Other portions of the record affirmatively show that Green was with another bank, then apparently in liquidation. Obviously his purported contract did not bind appellant. If Mann, cashier of appellant bank, ever entered into the contract sued on with appellee in Cochran county, we fail to find any sufficient evidence of it in the record here. We have quoted the strongest testimony found by us connecting Mann with this matter. It was "an agreement about this property." What was such agreement? We don't know and can't find out by reading the statement of facts. A part of the contract is alleged in substance to be an agreement to release appellee on his obligation to the bank up to the amount of any note taken by the bank from its customer. Without deciding its application here, we quote, as illustrative of the strictness of the rule under discussion, the language of Judge Hickman in Hall v. First State Bank (Tex.Civ.App.) 4 S.W.2d 253, 257: "Were we to undertake to determine in the present state of the record the question of whether or not the letter and the renewal note completely evidence a payment and discharge of the note sued on, the case would have to be reversed and remanded anyway, because we cannot say, as a matter of law, that Hedrick, the cashier, had authority to accept the new note as payment and discharge of the old note.
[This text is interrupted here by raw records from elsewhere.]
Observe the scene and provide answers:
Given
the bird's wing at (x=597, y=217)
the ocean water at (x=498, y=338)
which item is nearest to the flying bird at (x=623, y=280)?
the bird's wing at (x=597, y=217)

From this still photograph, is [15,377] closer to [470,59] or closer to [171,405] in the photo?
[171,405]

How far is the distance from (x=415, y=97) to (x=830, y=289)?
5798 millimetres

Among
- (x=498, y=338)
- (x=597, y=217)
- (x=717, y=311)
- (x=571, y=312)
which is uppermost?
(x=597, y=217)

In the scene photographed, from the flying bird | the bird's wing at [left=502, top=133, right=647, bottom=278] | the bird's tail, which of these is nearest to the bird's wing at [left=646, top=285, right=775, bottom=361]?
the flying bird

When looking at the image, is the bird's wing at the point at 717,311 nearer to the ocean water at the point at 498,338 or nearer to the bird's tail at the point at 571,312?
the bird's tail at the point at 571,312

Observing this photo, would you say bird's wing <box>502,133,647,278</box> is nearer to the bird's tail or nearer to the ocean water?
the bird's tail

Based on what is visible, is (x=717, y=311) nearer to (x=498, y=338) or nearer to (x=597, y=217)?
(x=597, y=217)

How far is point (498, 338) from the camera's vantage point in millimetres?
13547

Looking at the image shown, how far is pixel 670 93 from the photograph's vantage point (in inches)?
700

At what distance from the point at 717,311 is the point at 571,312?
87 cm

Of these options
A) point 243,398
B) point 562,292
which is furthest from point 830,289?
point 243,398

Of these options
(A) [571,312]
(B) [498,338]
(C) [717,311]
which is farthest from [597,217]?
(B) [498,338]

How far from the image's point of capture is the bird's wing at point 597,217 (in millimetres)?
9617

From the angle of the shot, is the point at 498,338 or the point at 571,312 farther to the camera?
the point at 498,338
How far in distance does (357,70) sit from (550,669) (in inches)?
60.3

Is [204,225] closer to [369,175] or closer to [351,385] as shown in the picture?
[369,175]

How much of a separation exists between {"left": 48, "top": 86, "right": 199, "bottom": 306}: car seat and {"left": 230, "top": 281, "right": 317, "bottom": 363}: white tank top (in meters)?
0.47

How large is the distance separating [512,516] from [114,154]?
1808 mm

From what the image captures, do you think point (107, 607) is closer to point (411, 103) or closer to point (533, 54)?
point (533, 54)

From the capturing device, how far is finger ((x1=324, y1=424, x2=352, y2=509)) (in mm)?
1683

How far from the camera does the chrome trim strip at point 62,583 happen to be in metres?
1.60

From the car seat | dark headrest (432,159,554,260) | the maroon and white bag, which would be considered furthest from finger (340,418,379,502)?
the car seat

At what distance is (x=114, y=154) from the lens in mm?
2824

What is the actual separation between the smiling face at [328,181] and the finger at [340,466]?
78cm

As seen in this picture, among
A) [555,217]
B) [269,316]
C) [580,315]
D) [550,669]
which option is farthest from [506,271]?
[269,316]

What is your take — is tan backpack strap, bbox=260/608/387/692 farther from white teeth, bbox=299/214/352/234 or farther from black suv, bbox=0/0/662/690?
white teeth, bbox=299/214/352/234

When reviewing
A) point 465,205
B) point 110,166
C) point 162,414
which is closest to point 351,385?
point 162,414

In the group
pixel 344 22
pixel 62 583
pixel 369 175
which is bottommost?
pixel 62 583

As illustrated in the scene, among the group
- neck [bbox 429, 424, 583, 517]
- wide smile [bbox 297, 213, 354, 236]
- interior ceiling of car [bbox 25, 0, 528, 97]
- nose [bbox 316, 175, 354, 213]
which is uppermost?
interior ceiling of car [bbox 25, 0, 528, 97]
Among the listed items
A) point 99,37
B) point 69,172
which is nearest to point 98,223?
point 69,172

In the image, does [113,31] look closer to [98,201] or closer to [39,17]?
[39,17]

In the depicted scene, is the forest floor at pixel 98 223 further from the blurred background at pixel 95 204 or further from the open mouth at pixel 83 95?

We may presume existence of the authority of such officer to discharge the note upon its payment in money. But it by no means follows that authority will be presumed to give such discharge by accepting something other than money in payment. First State Bank v. H. H. Lang, 55 Mont. 146, 174 P. 597, 9 A. L. R. 1139." See, also, Gustafson v. American Land Co. (Tex.Com.App.) 249 S.W. 189; 2 Tex.Jur. p. 423; 10 Tex.Jur. p. 960.
This is the second appeal of this case. See (Tex.Civ.App.)67 S.W.2d 924.
The judgment of the trial court overruling appellant's plea of privilege is reversed and the cause remanded, with instructions to transfer this case to the county court of Hockley county.
*Page 815Reversed and remanded, with instructions.